Problem to work on:
A faithful transcription of all the data is required.

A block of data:
-- start --

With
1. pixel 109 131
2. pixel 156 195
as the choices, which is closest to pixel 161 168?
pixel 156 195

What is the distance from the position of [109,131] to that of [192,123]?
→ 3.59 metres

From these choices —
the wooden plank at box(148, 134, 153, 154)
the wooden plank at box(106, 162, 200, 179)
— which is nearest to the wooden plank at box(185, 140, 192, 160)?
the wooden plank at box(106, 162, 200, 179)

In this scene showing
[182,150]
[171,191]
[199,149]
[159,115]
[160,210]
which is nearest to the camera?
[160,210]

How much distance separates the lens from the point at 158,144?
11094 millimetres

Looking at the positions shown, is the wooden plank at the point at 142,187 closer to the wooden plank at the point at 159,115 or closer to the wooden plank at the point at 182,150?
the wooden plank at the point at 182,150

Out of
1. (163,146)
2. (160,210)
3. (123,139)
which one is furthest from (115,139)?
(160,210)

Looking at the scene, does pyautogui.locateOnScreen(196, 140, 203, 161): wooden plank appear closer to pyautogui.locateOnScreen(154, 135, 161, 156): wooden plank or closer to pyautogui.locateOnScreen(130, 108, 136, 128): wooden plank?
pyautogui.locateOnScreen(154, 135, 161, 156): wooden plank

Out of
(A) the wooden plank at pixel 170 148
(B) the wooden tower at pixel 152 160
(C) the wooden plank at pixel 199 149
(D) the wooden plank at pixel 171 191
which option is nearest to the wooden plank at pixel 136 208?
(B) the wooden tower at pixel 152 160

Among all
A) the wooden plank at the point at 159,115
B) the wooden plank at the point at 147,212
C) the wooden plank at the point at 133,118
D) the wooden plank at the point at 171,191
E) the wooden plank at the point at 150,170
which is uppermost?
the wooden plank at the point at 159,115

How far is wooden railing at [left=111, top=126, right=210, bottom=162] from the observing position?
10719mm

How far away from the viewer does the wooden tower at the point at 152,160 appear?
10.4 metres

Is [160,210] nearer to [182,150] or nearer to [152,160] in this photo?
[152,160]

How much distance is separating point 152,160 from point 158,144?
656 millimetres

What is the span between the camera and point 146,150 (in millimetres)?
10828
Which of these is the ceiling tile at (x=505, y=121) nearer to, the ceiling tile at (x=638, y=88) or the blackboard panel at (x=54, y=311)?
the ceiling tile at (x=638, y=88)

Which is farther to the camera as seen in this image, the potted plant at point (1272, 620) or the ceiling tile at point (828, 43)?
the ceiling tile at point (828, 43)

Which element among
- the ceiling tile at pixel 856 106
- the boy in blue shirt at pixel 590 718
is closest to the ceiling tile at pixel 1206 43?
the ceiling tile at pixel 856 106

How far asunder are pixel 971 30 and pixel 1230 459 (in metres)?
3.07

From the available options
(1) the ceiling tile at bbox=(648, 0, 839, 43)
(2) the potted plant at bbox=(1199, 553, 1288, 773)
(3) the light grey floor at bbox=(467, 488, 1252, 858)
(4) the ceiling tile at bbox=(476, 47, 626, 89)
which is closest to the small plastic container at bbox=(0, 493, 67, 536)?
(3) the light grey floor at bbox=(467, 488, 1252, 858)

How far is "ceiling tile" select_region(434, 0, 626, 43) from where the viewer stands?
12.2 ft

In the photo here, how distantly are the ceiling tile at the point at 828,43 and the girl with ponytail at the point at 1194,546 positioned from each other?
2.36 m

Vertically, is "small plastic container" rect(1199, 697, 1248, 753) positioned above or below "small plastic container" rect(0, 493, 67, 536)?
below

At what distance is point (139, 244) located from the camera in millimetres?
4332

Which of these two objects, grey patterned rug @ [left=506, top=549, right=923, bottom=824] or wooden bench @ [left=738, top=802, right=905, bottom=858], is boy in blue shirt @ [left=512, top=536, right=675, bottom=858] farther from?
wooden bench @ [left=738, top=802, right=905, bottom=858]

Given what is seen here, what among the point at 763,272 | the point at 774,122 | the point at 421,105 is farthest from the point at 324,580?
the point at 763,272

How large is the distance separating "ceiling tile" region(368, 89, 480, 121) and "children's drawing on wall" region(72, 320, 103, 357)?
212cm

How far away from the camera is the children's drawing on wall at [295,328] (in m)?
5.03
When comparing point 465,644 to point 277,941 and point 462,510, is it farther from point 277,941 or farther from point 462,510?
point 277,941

-- end --

Written answer:
With
1. pixel 109 131
2. pixel 156 195
as the choices, which is closest to pixel 161 168?
pixel 156 195

What is the distance from the position of [109,131] to that of [192,123]?
→ 3.59 metres

From these choices —
the wooden plank at box(148, 134, 153, 154)
the wooden plank at box(106, 162, 200, 179)
— which is nearest to the wooden plank at box(185, 140, 192, 160)?
the wooden plank at box(106, 162, 200, 179)

In this scene showing
[182,150]
[171,191]
[199,149]
[159,115]
[160,210]
which is nearest to the camera?
[160,210]

How much distance separates the lens from the point at 158,144?
11094 millimetres

Looking at the positions shown, is the wooden plank at the point at 142,187 closer to the wooden plank at the point at 159,115 or closer to the wooden plank at the point at 182,150?
the wooden plank at the point at 182,150

Out of
1. (163,146)
2. (160,210)
3. (123,139)
which one is furthest from (115,139)?
(160,210)

Looking at the scene, does pyautogui.locateOnScreen(196, 140, 203, 161): wooden plank appear closer to pyautogui.locateOnScreen(154, 135, 161, 156): wooden plank or closer to pyautogui.locateOnScreen(130, 108, 136, 128): wooden plank?
pyautogui.locateOnScreen(154, 135, 161, 156): wooden plank

Out of
(A) the wooden plank at pixel 170 148
(B) the wooden tower at pixel 152 160
(C) the wooden plank at pixel 199 149
(D) the wooden plank at pixel 171 191
which option is nearest to the wooden plank at pixel 136 208?
(B) the wooden tower at pixel 152 160

Among all
A) the wooden plank at the point at 159,115
B) the wooden plank at the point at 147,212
C) the wooden plank at the point at 133,118
D) the wooden plank at the point at 171,191
E) the wooden plank at the point at 150,170
which is uppermost?
the wooden plank at the point at 159,115

How far is wooden railing at [left=111, top=126, right=210, bottom=162] from the observing position?
10719mm

How far away from the viewer does the wooden tower at the point at 152,160 appear?
10.4 metres

Is [160,210] nearer to [182,150] or nearer to [152,160] in this photo?
[152,160]

How much distance is separating point 152,160 from point 158,144?
656 millimetres

What is the span between the camera and point 146,150 (in millimetres)?
10828
Which of these is the ceiling tile at (x=505, y=121) nearer to, the ceiling tile at (x=638, y=88) or the blackboard panel at (x=54, y=311)?
the ceiling tile at (x=638, y=88)

Which is farther to the camera as seen in this image, the potted plant at point (1272, 620) or the ceiling tile at point (828, 43)?
the ceiling tile at point (828, 43)

Which element among
- the ceiling tile at pixel 856 106
- the boy in blue shirt at pixel 590 718
is closest to the ceiling tile at pixel 1206 43?
the ceiling tile at pixel 856 106

How far asunder are pixel 971 30 and pixel 1230 459 (in metres)?
3.07

From the available options
(1) the ceiling tile at bbox=(648, 0, 839, 43)
(2) the potted plant at bbox=(1199, 553, 1288, 773)
(3) the light grey floor at bbox=(467, 488, 1252, 858)
(4) the ceiling tile at bbox=(476, 47, 626, 89)
which is closest to the small plastic container at bbox=(0, 493, 67, 536)?
(3) the light grey floor at bbox=(467, 488, 1252, 858)

How far is "ceiling tile" select_region(434, 0, 626, 43) from where the viewer stands?
12.2 ft

In the photo here, how distantly are the ceiling tile at the point at 828,43 and the girl with ponytail at the point at 1194,546 positioned from each other?
2.36 m

Vertically, is "small plastic container" rect(1199, 697, 1248, 753) positioned above or below "small plastic container" rect(0, 493, 67, 536)?
below

At what distance is point (139, 244) located from the camera in millimetres?
4332

Which of these two objects, grey patterned rug @ [left=506, top=549, right=923, bottom=824] or wooden bench @ [left=738, top=802, right=905, bottom=858], is boy in blue shirt @ [left=512, top=536, right=675, bottom=858] farther from?
wooden bench @ [left=738, top=802, right=905, bottom=858]

Given what is seen here, what among the point at 763,272 | the point at 774,122 | the point at 421,105 is farthest from the point at 324,580?
the point at 763,272

How large is the distance separating "ceiling tile" region(368, 89, 480, 121) and "children's drawing on wall" region(72, 320, 103, 357)?
212cm

How far away from the camera is the children's drawing on wall at [295,328] (in m)?
5.03
When comparing point 465,644 to point 277,941 and point 462,510, is it farther from point 277,941 or farther from point 462,510?
point 277,941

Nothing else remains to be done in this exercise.